A tie between the Blessed Virgin Mary and [Newmanian] development of doctrine. Both have in common the fact that they are vastly misunderstood by many (including even too many orthodox Catholics). And both were key to my conversion to Catholicism.
Really the topics I mentioned above. But if I had to just pick one, it would be mysticism — and especially how the wisdom of the mystics can inform our spiritual lives today.
Anything that interests me. The faith is about everything.
I like making lists of quotes of different wise things people say, because. “I love quotations because it is a joy to find thoughts one might have, beautifully expressed with much authority by someone recognized wiser than oneself.” ― Marlene Dietrich
Spirituality. Poetry. Life and Death.
Catholic teaching regarding working mothers, and how women balance their dual vocations, or balance careers with childrearing.
I tend to write about Marian doctrine since the Virgin Mary is someone who is close to my heart. Aside from her, I find worship and liturgical issues fun to write about. There are few topics that cause Christians to put their guards up like the role of Mary, and few things that stir emotions among Catholics like in what manner we ought to worship or receive Communion.
Theresa Zoe Williams
Dunno. These days I mostly write fiction, and I like to make people laugh, but not in a satirical way. I suppose I focus on The True, on the notion that all that is true is part of the One Truth, and that what is is true. But that’s kinda hifalutin’, so I’m going to say that I like to make people laugh.
The nature of our discourse: why and how we write and speak; how people argue (well and badly); the personalities, personal experiences, ideological commitments, and sociological contexts that shape what we say; how Catholics (especially) and other groups divide along ideology and how that’s expressed in their rhetoric; the calling and the craft of writing. Which may sound pretentious but I can’t think of a better way to put it. Basically: Who we are and how that expresses itself in what we say.
I love writing about humility and humiliation–the ways a spirituality of humiliation can be misused, and the beauties and ecstasies it nonetheless offers.
I like writing about the questions that challenge my faith, such as the role of women in the Church. I also like to write about the tension between being an artist and being a person of faith.
5. If you are named a Saint, what would you be named patron saint of?
Utterly impossible, but strictly in a hypothetical sense: socratic dialogue.
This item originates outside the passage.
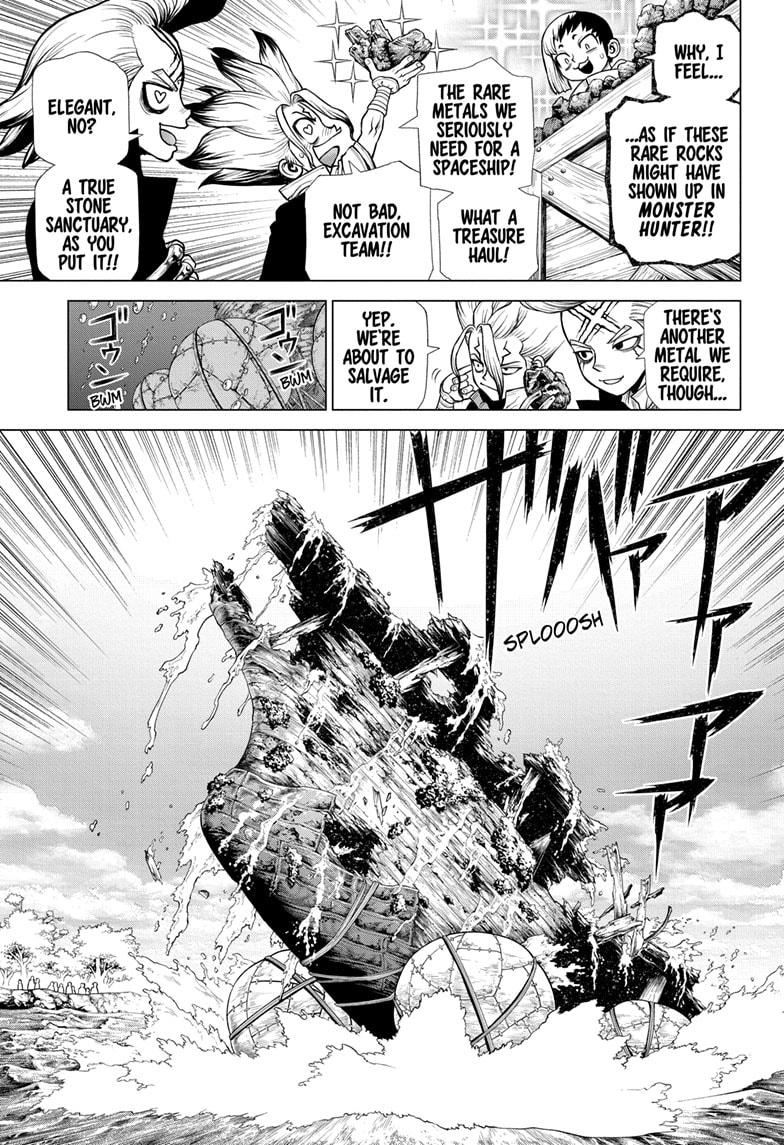 Dr. Stone, Chapter 199 image 0199-005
I would put in a request for being the patron saint for people who feel distracted during prayer, or who have a hard time establishing or maintaining a disciplined prayer practice. Because those are certainly issues I struggle with!
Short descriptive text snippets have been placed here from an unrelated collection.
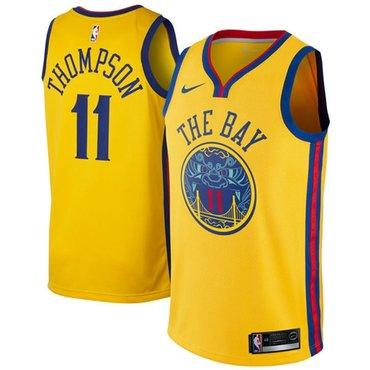Nike Golden State Warriors #11 Klay Thompson Gold NBA Swingman City Edition Jersey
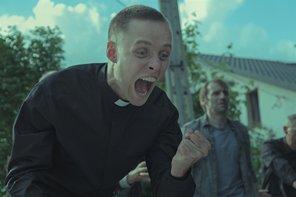 『聖なる犯罪者』場面画像4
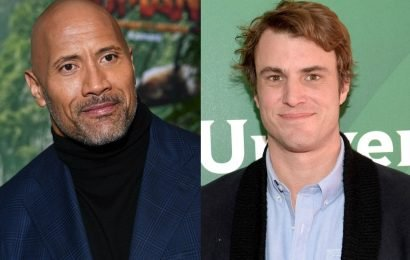 Shep Rose Criticized 'Fast & Furious,' But The Rock's Reaction Made Him Instantly Apologize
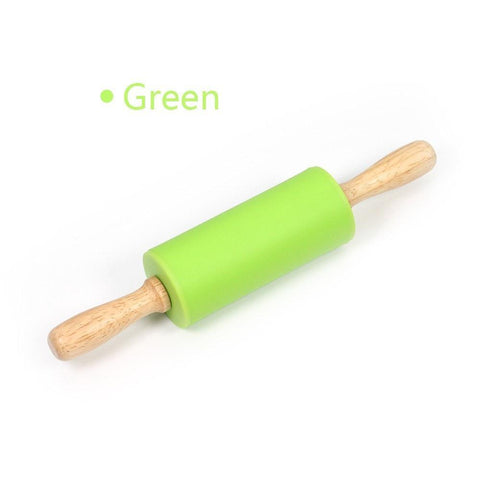 Kids Silicone Rolling Pin-Green-ChowStuffs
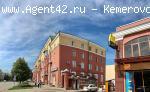 Торгово-офисное помещение в центре Кемерово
Failures with Anger Issues. Lucky for such people I will never be canonized. They need a better intercessor than I will ever be.
Patron Saint of People who have to deal with difficult people you are supposed to love and have patience with. Also creative people who struggle to be creative because they can’t sleep and have ADHD.
Patron Saint of Epilepsy, Depression and being a twin.
Hopefully, working mothers — but probably mothers who yell too much
Was St. Gianna’s Life as a Working Mother Unrelated to Her Canonization?
St. Gianna’s willingness to sacrifice her own health and life for her unborn child was indeed heroic, but it was also her life of virtue as a mother and doctor that advanced her cause and led to her eventual canonization.
I’d like to be called patron saint of coffee, beer and the arts. Though I will likely be in Purgatory washing my mouth out with soap for my saltiness. Pray for me.
Theresa Zoe Williams
the color purple (co-patron with St. Lydia) and punk rock
Condescension and hubris. And in my dreams, software development.
I’d say writing or editing, but those are taken already by giants. Is there a story for people who observe the world around them and tell stories about it — not to make any point, but because people are interesting in themselves? I’d like to be their patron saint.
Patroness of people who lack the common sense God gave a goose. Patroness of writers whose work would’ve been on the Index. Patroness of 1987.
Patron Saint of putting off writing for days then complaining that I never have time to work on writing.